Musik auf hohem Niveau

Die Musik dagegen ist grandios. Da stimmt alles. Das Tempo und das Timing, die schlagertauglichen Nummern. Alles da und sogar auf Weltniveau, wie es in der DDR immer so schön illusorisch hieß. Und es wird auf dem üblichen Niveau des Hauses von Adam Benzwi von einer Formation des Orchesters der Komischen Oper für das Zelt zündend serviert. Meist als Sieger im Kampf mit den Störgeräuschen von draußen. 

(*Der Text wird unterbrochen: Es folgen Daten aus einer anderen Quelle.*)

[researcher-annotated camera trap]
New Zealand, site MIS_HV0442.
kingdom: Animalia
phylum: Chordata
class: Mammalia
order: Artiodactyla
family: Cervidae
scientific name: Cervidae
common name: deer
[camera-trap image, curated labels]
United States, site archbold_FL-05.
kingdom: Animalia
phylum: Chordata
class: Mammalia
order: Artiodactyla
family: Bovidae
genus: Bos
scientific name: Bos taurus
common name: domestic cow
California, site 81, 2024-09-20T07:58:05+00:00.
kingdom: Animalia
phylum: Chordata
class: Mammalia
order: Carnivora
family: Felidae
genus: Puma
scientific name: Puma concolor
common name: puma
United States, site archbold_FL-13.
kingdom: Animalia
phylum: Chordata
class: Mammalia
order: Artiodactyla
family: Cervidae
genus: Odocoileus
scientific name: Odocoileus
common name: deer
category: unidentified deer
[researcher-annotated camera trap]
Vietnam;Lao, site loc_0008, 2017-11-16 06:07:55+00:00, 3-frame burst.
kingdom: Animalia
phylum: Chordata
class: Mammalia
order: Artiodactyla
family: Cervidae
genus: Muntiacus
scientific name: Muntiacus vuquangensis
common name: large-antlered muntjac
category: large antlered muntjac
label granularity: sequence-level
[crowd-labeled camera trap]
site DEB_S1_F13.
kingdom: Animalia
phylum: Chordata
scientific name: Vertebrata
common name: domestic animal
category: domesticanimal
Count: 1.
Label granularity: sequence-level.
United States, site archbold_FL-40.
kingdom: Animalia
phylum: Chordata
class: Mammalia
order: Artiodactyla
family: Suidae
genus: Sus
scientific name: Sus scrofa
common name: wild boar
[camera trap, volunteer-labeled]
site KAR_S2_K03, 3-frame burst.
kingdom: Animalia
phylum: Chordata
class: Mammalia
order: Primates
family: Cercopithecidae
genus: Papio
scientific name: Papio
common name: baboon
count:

Gisa Flake gibt die Titelrolle nicht nur schauspielerisch überzeugend als Melange aus Original und Sympathieträgerin, sie singt auch noch fabelhaft. Maria-Danaé Bansen stellt sowohl ihre atemberaubende Berliner Schnauze als auch ihr Sexappeal der Sekretärin Kulicke zur Verfügung. Thorsten Merten ist wie geschaffen für diesen Kuckuck, Andreja Schneider ein Musterbeispiel für den dosierten Einsatz eines weiblichen Selbstbewusstseins, wie man es wohl gerne mehr gehabt hätte. 

Was hätte sein können

Nicht nur die Musterexemplare der klassischen Operette haben ja ein besonderes Verhältnis zu der Wirklichkeit, der sie entwachsen sind. Auch bei diesem Prachtstück des Heiteren Musiktheaters der DDR spielt ein Quantum „hätte sein können“ mit. Aber daran erinnert man sich schon, wenn einen die Musik packt. Eines wird nach diesem Abend klar: ein gut gemachter Natschinsky würde jeden Spielplan bereichern. Zumindest für die ostdeutschen Bühnen ist seine Rückkehr, wie überhaupt eine Aufarbeitung des „heiteren Musiktheaters der DDR“, längst überfällig. In Berlin gab es einhelligen Jubel für eine Ausgrabung mit Kult-Potenzial.